Instagram comes up first. Always.

Then maybe a passing mention of long-form YouTube. And somewhere in between, brand folks talk about reels, reach, and what’s “working right now.”

YouTube Shorts rarely enters that conversation with the same urgency.

Which is strange, because if you look closely, it’s doing a lot more than people give it credit for.

Shorts doesn’t behave like Instagram. That’s probably why it’s misunderstood. On Instagram, content lives and dies by momentum - the first few minutes, the early engagement, the algorithm deciding whether you’re worth pushing further.

Shorts feels…slower. But also steadier.

A video doesn’t necessarily peak and disappear. It keeps floating. It resurfaces. Sometimes days later. Sometimes weeks. Creators who’ve spent enough time on the platform will tell you this: a video you forgot about can suddenly pick up traction out of nowhere.

That doesn’t happen as often elsewhere.

There’s also the audience itself. Shorts reaches a version of India that Instagram doesn't fully touch - smaller cities, different language preferences, users who aren’t necessarily following creators but are constantly consuming them.

Which means discovery works differently here.

On Instagram, you often grow through followers. On Shorts, you grow through distribution.

The platform doesn’t always care if someone knows you. It cares if your content is worth showing again. That’s a big shift.
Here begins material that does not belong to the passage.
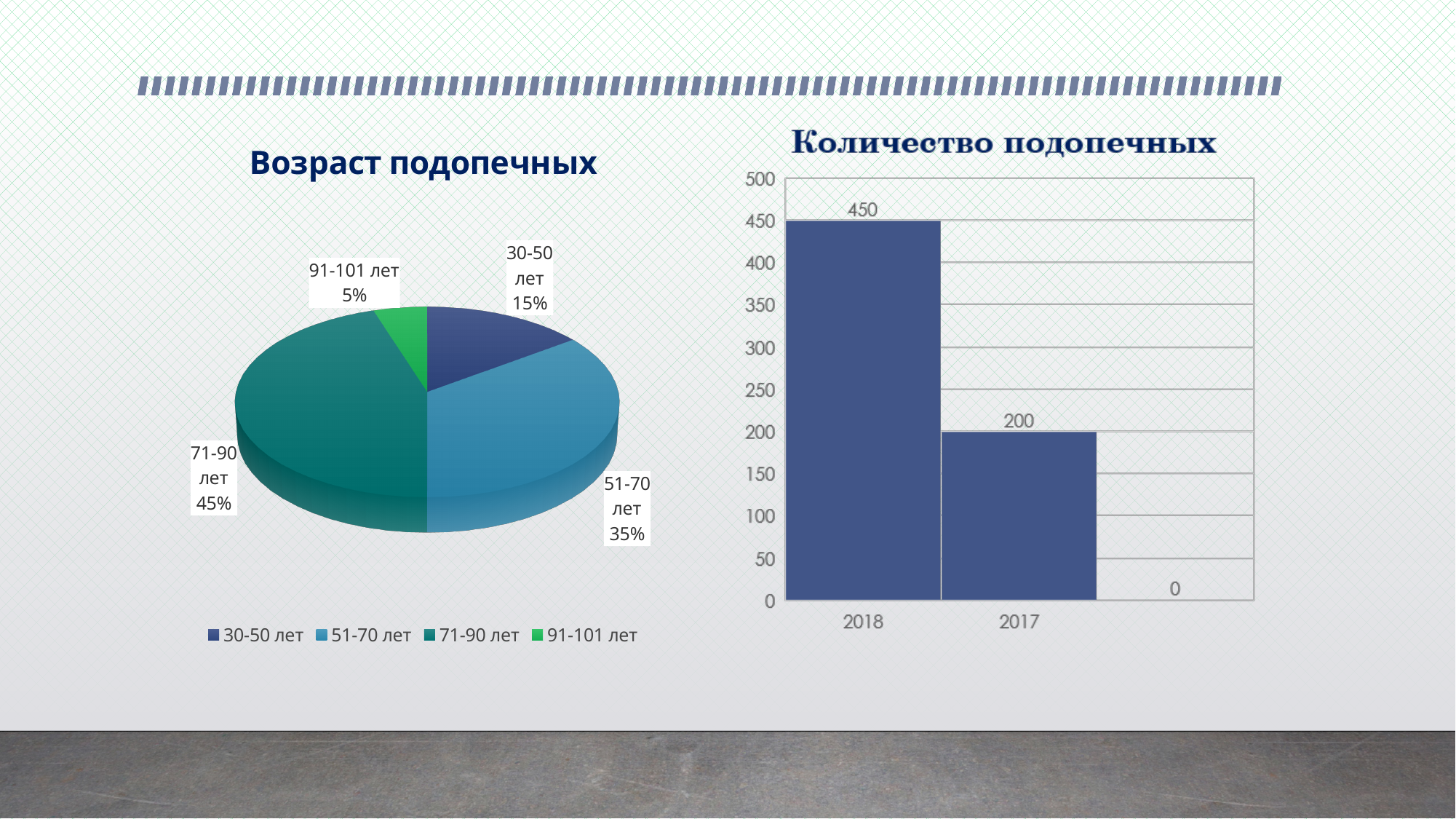
In the pie chart "Возраст подопечных", which age group has the largest share? 71-90 лет In the pie chart "Возраст подопечных", what share is shown for 71-90 лет? 45% In the chart "Количество подопечных", what is the difference between the values for 2018 and 2017? 250 What type of chart is "Количество подопечных"? bar chart What type of chart is "Возраст подопечных"? pie chart In the pie chart "Возраст подопечных", which age group has the smallest share? 91-101 лет In the pie chart "Возраст подопечных", which is larger: the share for 51-70 лет or for 30-50 лет? 51-70 лет In the chart "Количество подопечных", what is the value for 2018? 450 In the pie chart "Возраст подопечных", how many age groups are shown? 4 In the pie chart "Возраст подопечных", what is the difference in percentage points between 51-70 лет and 91-101 лет? 30 In the pie chart "Возраст подопечных", what share is shown for 30-50 лет? 15% In the chart "Количество подопечных", what is the value for 2017? 200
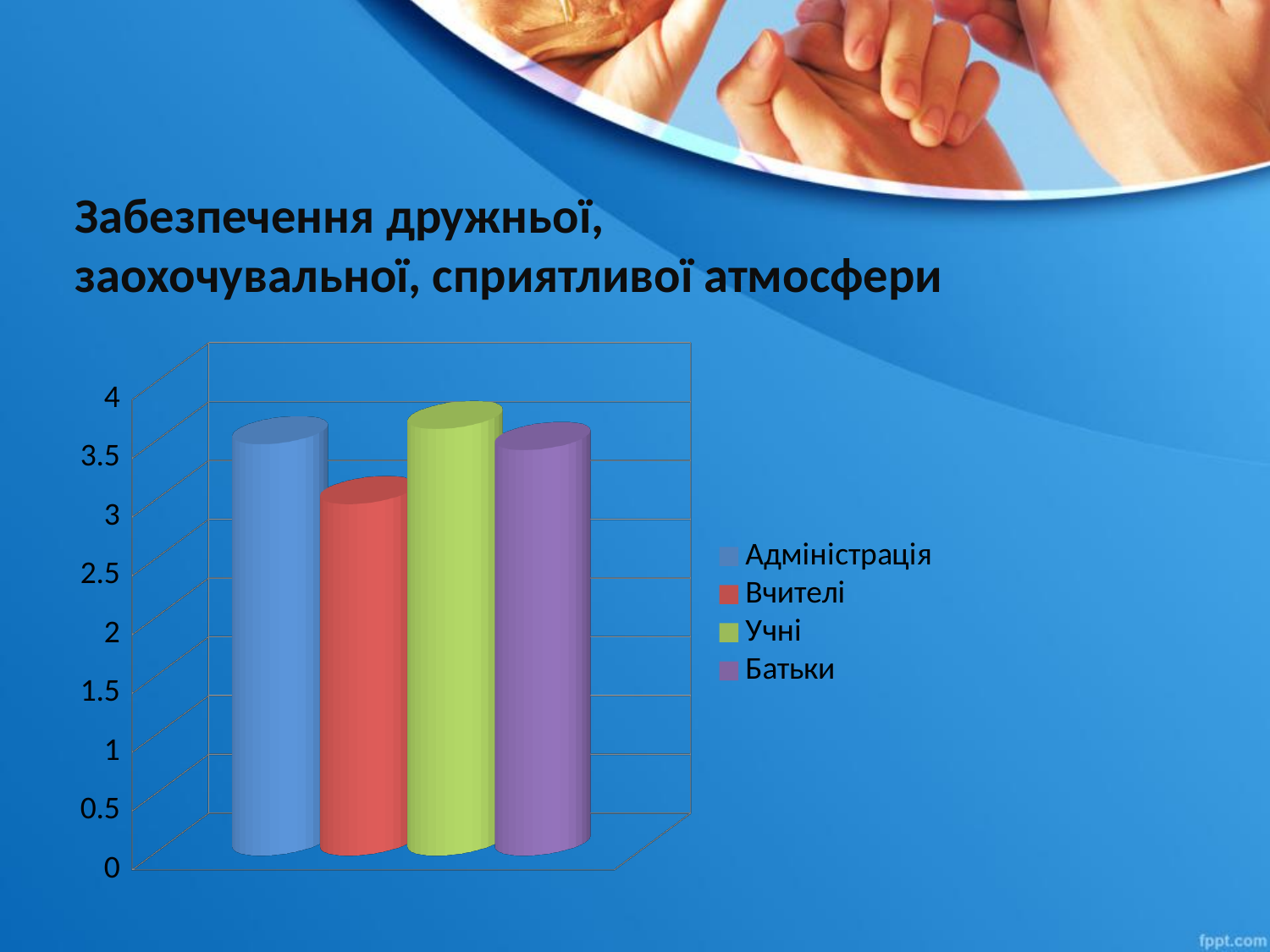
Which series has the lowest value? Вчителі Which series has the highest value? Учні How many series does the legend list? 4 What colour is the bar for Учні? green What is the title of the slide above the chart? Забезпечення дружньої, заохочувальної, сприятливої атмосфери Which is larger, the value for Учні or the value for Вчителі? Учні Is the value for Вчителі greater or less than 3.5? less Which is larger, the value for Вчителі or the value for Батьки? Батьки Is the value for Адміністрація greater or less than 3? greater Is the value for Батьки greater or less than 3? greater What kind of chart is shown on the slide? bar chart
For brands, this creates an odd gap.

On one hand, Shorts offers massive reach, strong repeat visibility, and a user base that is still expanding in meaningful ways. On the other, it doesn’t have the same cultural signalling as Instagram yet.

A reel feels like a moment.

A Shorts video feels like…content.

So naturally, budgets lean toward what feels visible. But that gap is also where the opportunity sits. Because while everyone competes for attention on one platform, another one quietly becomes less crowded, more forgiving, and in many ways, more scalable.

Creators, of course, have already figured this out.

Many of them aren’t choosing between platforms anymore. They’re repurposing, adapting, and in some cases, building entirely separate audiences on Shorts. It’s not unusual to see someone with modest Instagram numbers pull significantly higher views on YouTube Shorts.

Different algorithm. Different audience behaviour. Different outcome.

The interesting part isn’t that Shorts is growing. It’s that it’s growing without demanding attention. No loud narrative. No “this is the next big thing” moment.

Just consistent distribution, wide reach, and a platform that keeps showing content to people who didn’t know they were looking for it.

And maybe that’s why it’s underrated.

Not because it’s small.

But because it doesn’t try too hard to prove that it isn’t.